Now he’s back and appears to be regaining form, having scored 5 goals in the last month with all five coming in the last two matches versus Wolves and Sunderland.
Suffice it to say, he’s the dangerman for the Baggies, and he’ll be a test for a backline that has sometimes appeared to struggle against pace, just ask Javier Hernandez.
2) West Brom play a hybrid of 2 formations, depending on who’s fit.
Last season, with Roberto Di Matteo at the helm, West Brom began playing a 4-2-3-1 system employing a play-making number 10 in the hole and attempting to play more on the ground than in the air. Hodgson hasn’t strayed too far from that, but he’s been hampered by a long-term injury to Simon Cox and the indifferent form of Graham Dorrans.
The modification has been to play a second striker in the hole, often a quicker one, and a striker up top on his own. However, that formation, despite looking like a 4-4-1-1 actually attacks as a two-striker system, and defends like a 4-5-1.
By that, I mean that when West Brom attacks, the man in the hole joins the lone striker to form a 4-4-2, but when they defend, they defend in two banks of 4, with the man in the hole dropping deep to press.
It seems to be working for them because despite their lack of goals, they have one of the better defensive records among the teams in the bottom half of the table, with only 29 goals conceded.
3) West Brom will be buoyed by the return of Paul Scharner.
I’ve always maintained that the match is won and lost depending on who does a better job controlling the midfield. So far this season, we’ve lost more midfield battles than we’ve won, which is surprising, considering how we often employ an extra midfielder. Scharner’s return is a boost because it gives West Brom another midfielder, other than James Morrison, who’s willing to put in a tackle, work for the team, and can still pick out a pass.
That can be problematic for us, as our midfield has shown an inability to break down teams who play tight in the midfield. In addition, Scharner’s one of the leaders of that team, and his return could see a refreshed mentality in a match that West Brom are probably not expecting much from.
4) One positive for us, West Brom have a woeful record at home.

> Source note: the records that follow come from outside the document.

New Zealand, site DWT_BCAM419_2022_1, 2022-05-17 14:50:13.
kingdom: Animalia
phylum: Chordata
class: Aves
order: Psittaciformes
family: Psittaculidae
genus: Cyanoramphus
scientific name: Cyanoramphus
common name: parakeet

Woeful really doesn’t describe in it entirely. This season at the Hawthorns, they’ve won 3, lost 8, and drawn 2. The only teams that have worse records at home are Blackburn and Bolton. Both are in the relegation zone. No one is quite sure why West Brom are so bad at home, least of all this writer. They’ve scored 13 and only conceded 16, so the stats don’t really show that they’ve played terribly bad, but they’ve also lost 7 one-goal games, with 1-2 or 0-1 scorelines. You could argue that they’ve just been unlucky at home.
5) Final point, for Chelsea, Frank Lampard and Andre Villas-Boas must each swallow their pride for the good of the team.

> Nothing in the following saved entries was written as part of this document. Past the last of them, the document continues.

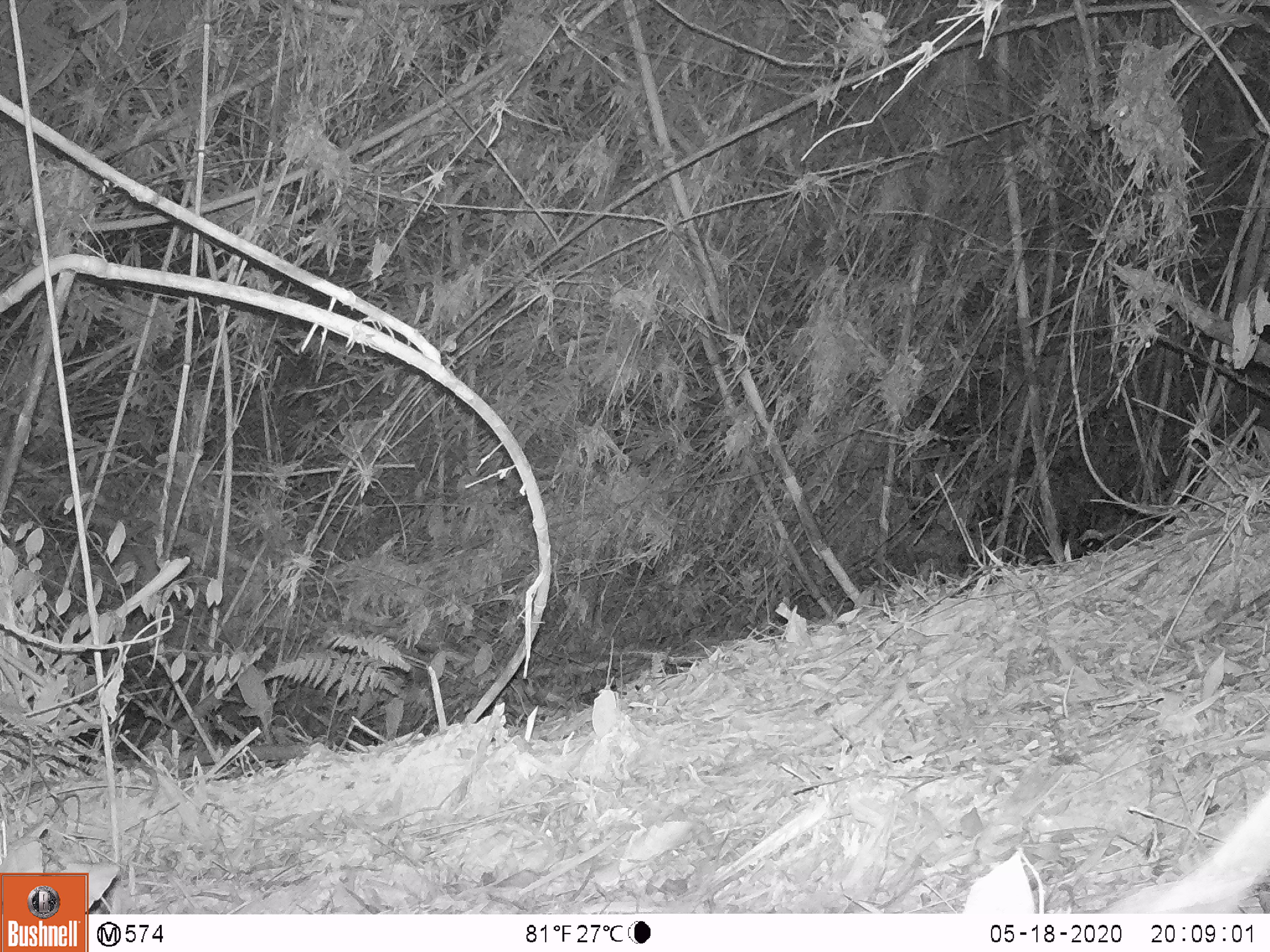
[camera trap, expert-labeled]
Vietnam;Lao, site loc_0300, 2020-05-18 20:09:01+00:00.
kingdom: Animalia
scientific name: Animalia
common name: animal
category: unidentified animal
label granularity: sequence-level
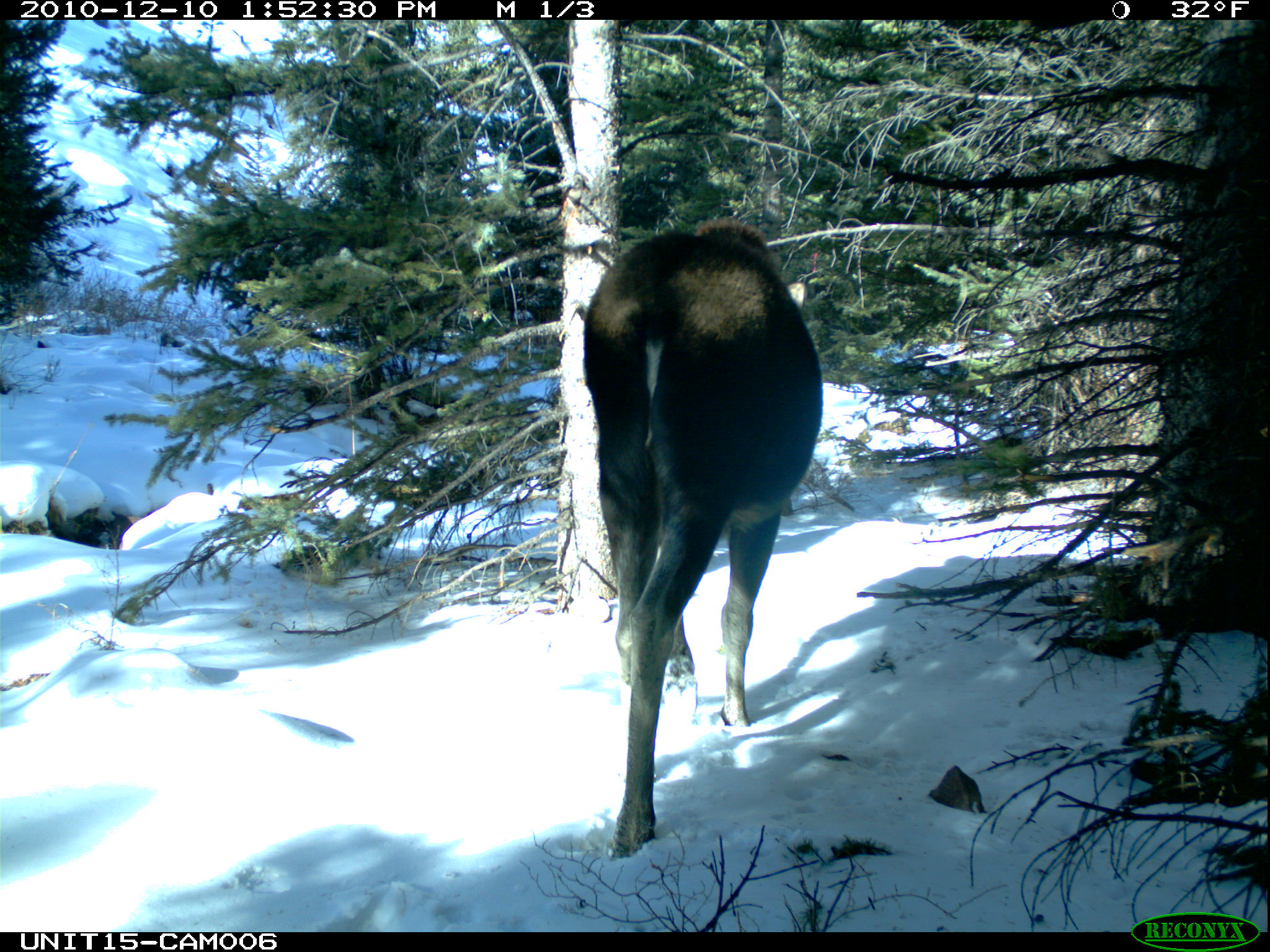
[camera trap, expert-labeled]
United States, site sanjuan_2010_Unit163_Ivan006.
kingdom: Animalia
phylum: Chordata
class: Mammalia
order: Artiodactyla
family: Cervidae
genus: Alces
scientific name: Alces alces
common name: moose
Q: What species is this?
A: Alces alces (moose).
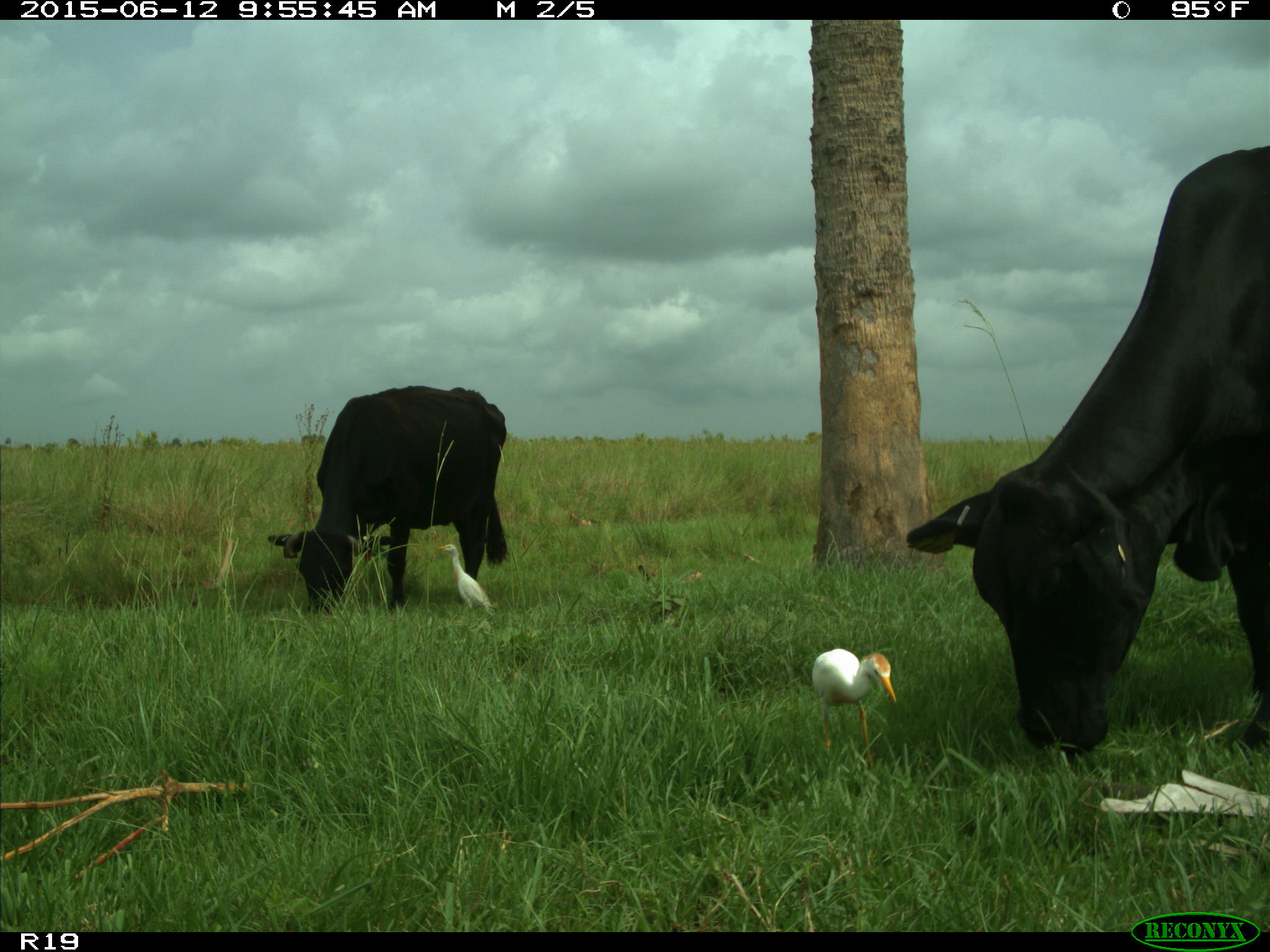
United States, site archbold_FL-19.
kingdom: Animalia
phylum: Chordata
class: Mammalia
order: Artiodactyla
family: Bovidae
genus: Bos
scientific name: Bos taurus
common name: domestic cow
Bos taurus (domestic cow).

It’s not just because Lampard is a club legend and all, but it’s what he brings to the side that the team seems to lack without him. Forget the goals, forget the late runs into the box, what Lampard brings that Raul Meireles seems to lack at times, is smart distribution from the midfield.

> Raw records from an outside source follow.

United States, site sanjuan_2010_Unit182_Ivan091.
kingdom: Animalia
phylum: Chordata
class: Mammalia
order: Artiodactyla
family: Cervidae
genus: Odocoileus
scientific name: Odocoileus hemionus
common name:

I don’t think it’s a coincidence that our best performance in a few matches came because of Lampard being on the pitch for the full 90. I think, at times, Lampard gets too worried about being substituted that he doesn’t always give a full effort in closing down. But what he does bring is a much quicker distribution from deeper in the midfield and a more accurate passing range than Meireles has shown lately.
Watching back the Bolton match, I was amazed at how many of Lampard’s switch passes found their target in stride with a chance to run at the back line. I think it improved the pace of play and helped us maintain possession a bit better. One thing that our midfield has been guilty of is conceding possession cheaply, but I thought, at least against Bolton, that Lampard was a key player in keeping the ball retention going.
For this match, I’m predicting that we win 2-1. I just have a feeling that we have a couple of goals in us, but I don’t think we’ll be going full-out. The FA Cup 4th round replay match at St. Andrews should be in the back of the players’ minds, but I think we’ll do just enough to get out with a win.